--- DIRECTIONS FOR THIS TASK ---
Rewrite the full listing below, swapping every occurrence of "screen panel" for "mesh panel" and keeping everything else the same. Omit the pictures.
___ RECORDED DATA ___
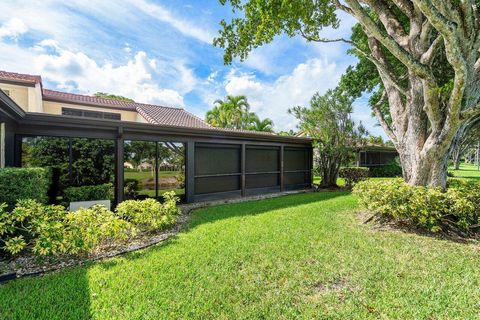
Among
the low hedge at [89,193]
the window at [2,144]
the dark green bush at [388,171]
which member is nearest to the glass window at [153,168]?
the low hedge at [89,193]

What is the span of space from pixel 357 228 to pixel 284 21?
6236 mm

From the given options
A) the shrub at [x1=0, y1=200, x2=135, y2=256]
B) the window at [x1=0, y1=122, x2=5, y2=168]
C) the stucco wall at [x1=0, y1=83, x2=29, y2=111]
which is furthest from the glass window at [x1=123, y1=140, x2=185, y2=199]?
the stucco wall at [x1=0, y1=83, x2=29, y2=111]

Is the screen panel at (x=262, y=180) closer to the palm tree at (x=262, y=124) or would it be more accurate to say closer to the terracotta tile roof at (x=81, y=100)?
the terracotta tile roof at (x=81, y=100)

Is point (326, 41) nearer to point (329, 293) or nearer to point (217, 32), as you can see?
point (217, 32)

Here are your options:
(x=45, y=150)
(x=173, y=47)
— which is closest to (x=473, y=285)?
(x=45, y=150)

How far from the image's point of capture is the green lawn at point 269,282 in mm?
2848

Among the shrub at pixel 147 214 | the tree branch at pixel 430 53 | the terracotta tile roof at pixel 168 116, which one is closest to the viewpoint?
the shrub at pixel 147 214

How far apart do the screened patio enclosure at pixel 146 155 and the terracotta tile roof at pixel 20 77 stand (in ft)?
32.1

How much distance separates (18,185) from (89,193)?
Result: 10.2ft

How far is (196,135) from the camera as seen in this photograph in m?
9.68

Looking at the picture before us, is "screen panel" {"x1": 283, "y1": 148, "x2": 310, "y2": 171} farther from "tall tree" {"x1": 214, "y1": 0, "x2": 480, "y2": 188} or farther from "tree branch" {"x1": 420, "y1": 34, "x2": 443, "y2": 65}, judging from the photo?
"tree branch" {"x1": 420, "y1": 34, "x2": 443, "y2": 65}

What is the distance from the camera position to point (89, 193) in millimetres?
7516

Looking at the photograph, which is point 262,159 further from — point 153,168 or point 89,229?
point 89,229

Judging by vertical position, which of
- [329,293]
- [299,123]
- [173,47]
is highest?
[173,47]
___
--- COMPLETED TASK ---
Among
the low hedge at [89,193]
the window at [2,144]
the dark green bush at [388,171]
which member is nearest to the glass window at [153,168]?
the low hedge at [89,193]

What is the span of space from pixel 357 228 to pixel 284 21?
6236 mm

From the given options
A) the shrub at [x1=0, y1=200, x2=135, y2=256]
B) the window at [x1=0, y1=122, x2=5, y2=168]
C) the stucco wall at [x1=0, y1=83, x2=29, y2=111]
which is furthest from the glass window at [x1=123, y1=140, x2=185, y2=199]?
the stucco wall at [x1=0, y1=83, x2=29, y2=111]

Is the mesh panel at (x=262, y=180) closer to the palm tree at (x=262, y=124) or would it be more accurate to say closer to the terracotta tile roof at (x=81, y=100)?
the terracotta tile roof at (x=81, y=100)

Is point (326, 41) nearer to point (329, 293) or nearer to point (217, 32), as you can see?
point (217, 32)

Here are your options:
(x=45, y=150)
(x=173, y=47)
— which is closest to (x=473, y=285)?
(x=45, y=150)

How far from the image's point of capture is the green lawn at point 269,282 in mm?
2848

Among the shrub at pixel 147 214 | the tree branch at pixel 430 53 | the terracotta tile roof at pixel 168 116, which one is closest to the viewpoint?
the shrub at pixel 147 214

How far apart do the screened patio enclosure at pixel 146 155 and the terracotta tile roof at pixel 20 77 stand (in ft)?
32.1

How much distance separates (18,185) from (89,193)?
Result: 10.2ft

How far is (196,135) from the camera as seen in this photograph in m?
9.68

Looking at the picture before us, is "mesh panel" {"x1": 283, "y1": 148, "x2": 310, "y2": 171} farther from "tall tree" {"x1": 214, "y1": 0, "x2": 480, "y2": 188} or farther from "tree branch" {"x1": 420, "y1": 34, "x2": 443, "y2": 65}, judging from the photo?
"tree branch" {"x1": 420, "y1": 34, "x2": 443, "y2": 65}

What is the distance from the camera position to point (89, 193) in millimetres?
7516

Looking at the photograph, which is point 262,159 further from — point 153,168 or point 89,229?
point 89,229

Judging by vertical position, which of
- [329,293]
- [299,123]
- [173,47]
is highest?
[173,47]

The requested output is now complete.